The stated purpose of this new law is to reduce abortions, but is harassing women who have unplanned pregnancies really the best way to accomplish this? No! The best way to reduce the abortion rate is to make sure that women have access to family planning so that they can prevent getting pregnant in the first place.
Unfortunately the same people that are pushing laws like the South Dakota law are also pushing to eliminate funding for Planned Parenthood and Title X. Title X is the federal family planning program that gives low-income women access to birth control, cervical and breast cancer screenings, and testing for STIs including HIV. The cuts in Title X and the defunding of Planned Parenthood will leave many women without the ability to access reproductive health services. Planned Parenthood alone serves 1 in 5 women at some point during their lives.

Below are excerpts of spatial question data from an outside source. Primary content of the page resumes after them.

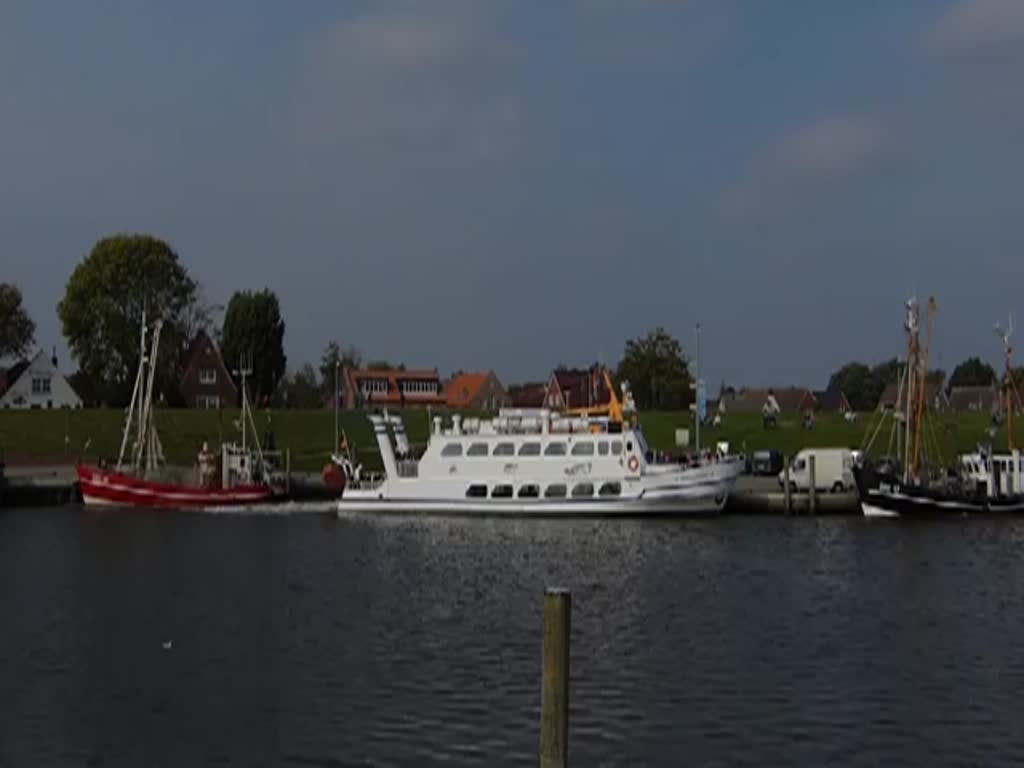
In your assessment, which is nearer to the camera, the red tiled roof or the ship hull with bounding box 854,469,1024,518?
the ship hull with bounding box 854,469,1024,518

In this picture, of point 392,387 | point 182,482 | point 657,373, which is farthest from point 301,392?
point 182,482

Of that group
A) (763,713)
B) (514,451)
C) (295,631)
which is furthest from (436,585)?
(514,451)

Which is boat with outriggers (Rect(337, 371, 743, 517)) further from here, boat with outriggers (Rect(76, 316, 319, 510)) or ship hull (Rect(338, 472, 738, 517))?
boat with outriggers (Rect(76, 316, 319, 510))

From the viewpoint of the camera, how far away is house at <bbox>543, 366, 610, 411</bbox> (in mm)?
92562

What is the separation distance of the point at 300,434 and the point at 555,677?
99.6 meters

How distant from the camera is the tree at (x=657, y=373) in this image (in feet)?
490

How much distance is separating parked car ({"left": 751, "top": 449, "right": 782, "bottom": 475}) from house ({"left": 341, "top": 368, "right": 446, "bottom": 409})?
83.6m

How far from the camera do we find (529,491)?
72.9 metres

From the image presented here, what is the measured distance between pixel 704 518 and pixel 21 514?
3517 centimetres

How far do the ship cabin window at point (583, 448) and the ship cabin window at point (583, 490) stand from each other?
4.86 feet

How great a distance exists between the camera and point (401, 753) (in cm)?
2430

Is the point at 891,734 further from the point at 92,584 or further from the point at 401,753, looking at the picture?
the point at 92,584

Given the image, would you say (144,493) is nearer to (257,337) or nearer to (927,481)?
(927,481)

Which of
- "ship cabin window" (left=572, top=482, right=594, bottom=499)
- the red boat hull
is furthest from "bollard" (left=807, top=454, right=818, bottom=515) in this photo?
the red boat hull
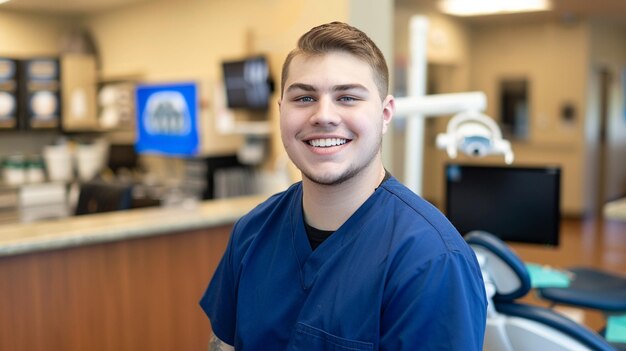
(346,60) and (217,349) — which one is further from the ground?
(346,60)

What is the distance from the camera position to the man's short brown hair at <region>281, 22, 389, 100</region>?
112 centimetres

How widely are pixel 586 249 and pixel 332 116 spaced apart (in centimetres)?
543

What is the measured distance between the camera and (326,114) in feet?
3.64

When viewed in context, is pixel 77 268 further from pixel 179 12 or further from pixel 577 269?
pixel 179 12

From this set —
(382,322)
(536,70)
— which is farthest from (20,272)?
(536,70)

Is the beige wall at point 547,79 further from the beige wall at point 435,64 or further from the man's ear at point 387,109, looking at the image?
the man's ear at point 387,109

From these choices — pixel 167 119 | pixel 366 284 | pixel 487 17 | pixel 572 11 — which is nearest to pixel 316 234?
pixel 366 284

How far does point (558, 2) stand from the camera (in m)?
6.39

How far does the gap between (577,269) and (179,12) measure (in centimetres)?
367

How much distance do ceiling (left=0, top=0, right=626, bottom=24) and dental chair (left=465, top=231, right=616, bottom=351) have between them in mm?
4353

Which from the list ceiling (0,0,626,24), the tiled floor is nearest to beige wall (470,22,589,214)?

If low-income and young women cannot access family planning services and information the abortion rate will climb, whether or not there’s a waiting period. In truth, South Dakota’s new law is part of a much larger campaign of intimidation aimed at depriving women of the right to control their own fertility. Earlier this year in South Dakota, a legislative committee seriously debated a proposed bill that would, in effect, define the provision of abortion services as homicide. In Georgia, a state representative recently introduced a bill that would make having a miscarriage a capital offense unless the mother can irrefutably prove that there was “no human involvement whatsoever in the causation of such an event.” It’s no wonder that women’s groups are calling these efforts a “war on women.” It is.